Grünes Barett auf roter Maske

Mit Hilfe von US-Militärberatern wird Mexiko zum Exerzierplatz für Aufstandsbekämpfung. Ausländische Beobachter sind dabei unerwünscht

Während Woche für Woche ausländische Beobachter aus Mexiko ausgewiesen werden - in der vergangenen Woche waren es zwölf, drei weitere wurden in Haft genommen - dürfen andere um so leichter einreisen: Walter Slocumb, Staatssekretär im US-Verteidigungsministerium, bestätigte Anfang März, daß US-Militärs mehrmals die Aufstandsregion Chiapas im Süden Mexikos besucht haben. Drei Reisen 1997 und ein Besuch zu Beginn dieses Jahres hätten aber nur Routinecharakter gehabt, versuchte der Mitarbeiter des Pentagon vorsorglich die Gemüter zu beruhigen. Slocumb hat recht: Gehört doch die Organisation des Terrors gegen sozialrevolutionäre Bewegungen zu den Aufgaben, bei denen US-Militärs gerade in Lateinamerika über eine eingespielte Routine verfügen.

Seit Beginn des Aufstands der Zapatistas 1994 wird vor allem Chiapas - aber auch andere Teile Mexikos - zunehmend militarisiert, hochrangige Militärs gehen zudem vermehrt mit politischen Stellungnahmen an die Öffentlichkeit. Gleichzeitig treten in Regionen, in denen oppositionelle Bewegungen politisches Terrain gegen die seit 1929 regierende Staatspartei PRI (Partei der Institutionalisierten Revolution) erkämpfen konnten, extralegale bewaffnete Gruppen auf, die durch Terror die Zivilbevölkerung einschüchtern.

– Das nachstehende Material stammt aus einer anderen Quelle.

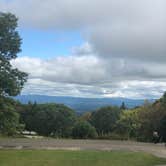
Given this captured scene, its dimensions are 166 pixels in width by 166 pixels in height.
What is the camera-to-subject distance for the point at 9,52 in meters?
25.7

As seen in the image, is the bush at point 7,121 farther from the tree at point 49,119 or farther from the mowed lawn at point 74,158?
the tree at point 49,119

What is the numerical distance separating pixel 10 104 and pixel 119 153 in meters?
6.39

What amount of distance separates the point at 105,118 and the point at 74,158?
80.1 m

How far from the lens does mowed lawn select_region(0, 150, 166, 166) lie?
69.7ft

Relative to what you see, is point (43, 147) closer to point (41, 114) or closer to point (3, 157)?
point (3, 157)

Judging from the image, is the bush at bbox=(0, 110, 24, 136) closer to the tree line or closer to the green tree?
the tree line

Bekannt gewordene Armee-interne Dokumente zeigen, daß dies Teil einer Strategie ist, die in der Tradition der vom US-Verteidigungsministerium entwickelten Konzepte für Aufstandsbekämpfung geplant und umgesetzt wird. Im "Plan de Campa-a Chiapas 1994", einem Einsatzbefehl für die Bundesarmee, wird als Ziel die "Zerstörung der politisch-militärischen Struktur der EZLN" genannt. Dabei soll nicht nur auf der militärischen, sondern auch auf der zivilen Ebene vorgegangen werden. So sind beispielsweise Zensurmaßnahmen gegen die Presse und gezielte Desinformation vorgesehen. Unter Punkt H des Plans wird zudem explizit der Aufbau von paramilitärischen Gruppen gefordert. Ziel dabei ist, die Guerilla von ihrer Basis zu trennen und Aktivisten einzuschüchtern. Andererseits soll die Armee in der Öffentlichkeit als neutrale Instanz präsentiert werden, die beide "Extreme", also Paramilitärs und Guerilla, bekämpft.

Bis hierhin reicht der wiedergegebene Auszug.